Millie is pretty laid back but Nellie loves to run, so i put them on my bed when I read and Millie sleeps but Nellie is all over me and crawling up my pants and what not and lately she has started grooming me, like gently nibbling my eye lashes and liking my ears and lips, and she seems to allways want to lick my nose out, do they normally do this to humans? I kow they do other rats, but she only does it to me and Millie, my other rat. she didn't even try it on my friend.


----------



## lilspaz68 (Feb 24, 2007)

millieandnellie said:


> Millie is pretty laid back but Nellie loves to run, so i put them on my bed when I read and Millie sleeps but Nellie is all over me and crawling up my pants and what not and lately she has started grooming me, like gently nibbling my eye lashes and liking my ears and lips, and she seems to allways want to lick my nose out, do they normally do this to humans? I kow they do other rats, but she only does it to me and Millie, my other rat. she didn't even try it on my friend.


She loves you  Have you seen a nice rat meet a cagemate, give the back of their neck a few gentle licks and move on? Its like that, but she is also grooming you


----------



## AMJ087 (Aug 27, 2008)

Its normal once your rats become close and comfortable to you to "groom" you. They feel now like you are a little rat friend of theirs and they are happy and at home with you.


----------



## millieandnellie (Dec 9, 2008)

I am glad to hear that, Millie has even started with my ears now, and she pick at my hair, I am glad they know I am not threat to them.


----------



## DiscoAvenue (Dec 7, 2008)

i lvoe it when maurice does that, shes so adorable


----------



## stephigigo (Jun 18, 2008)

Hee hee, i love it when rats groom you! Mine like eyebrows and sometimes they try to groom my fluffy jumpers...


----------



## millieandnellie (Dec 9, 2008)

yeah, they are the most adorable rodents around1 when nellie lick my nose she acually holds it so i don't move


----------



## keysong (Jan 10, 2009)

That's so cute 

Imogen has decided that she's a pimple remover.

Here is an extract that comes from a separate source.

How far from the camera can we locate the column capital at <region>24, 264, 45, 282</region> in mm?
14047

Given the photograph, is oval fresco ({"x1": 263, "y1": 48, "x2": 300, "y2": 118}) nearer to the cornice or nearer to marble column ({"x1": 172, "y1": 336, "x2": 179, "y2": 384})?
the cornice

I have to remember to dodge her when she gets too close. -sigh-

Harlequin, on the other hand, "brushes" my hair and pees on my glasses for me. Apparently she thinks it cleans them or something. ;D


----------



## millieandnellie (Dec 9, 2008)

ha! that is funny! and cute, today my mom was playing eith them on the bed and I was getting dinner and my mom was like you need to come back cause Nellie is freaking out cause she can't find you! it made me feel good that missed me!


----------



## Halokitty (Aug 16, 2008)

Last night Totter did that - she licked my ear as I was carrying her around my small apartment on my shoulder. That's the first time she's ever done it and I was absolutely tickled! She also began combing through my hair a bit with her little paws. Despite how much I love having her on my shoulder - she has some wicked sharp little claws and I'm still (proudly) wearing the marks this morning ;D


----------



## zombiedork (Jul 7, 2008)

Aweh that's adorable. :] mine like to lick my ears heh.


----------



## ipopcorn (Feb 25, 2008)

shes letting you know just how much she loves you...no matter how gross it may seem to you! lol


----------



## Tinkerbell4579 (Jan 29, 2009)

This book i have said that if a rat nibbles or licks you on the ear lobe then they love you, so i think you have nothing to worry about.


----------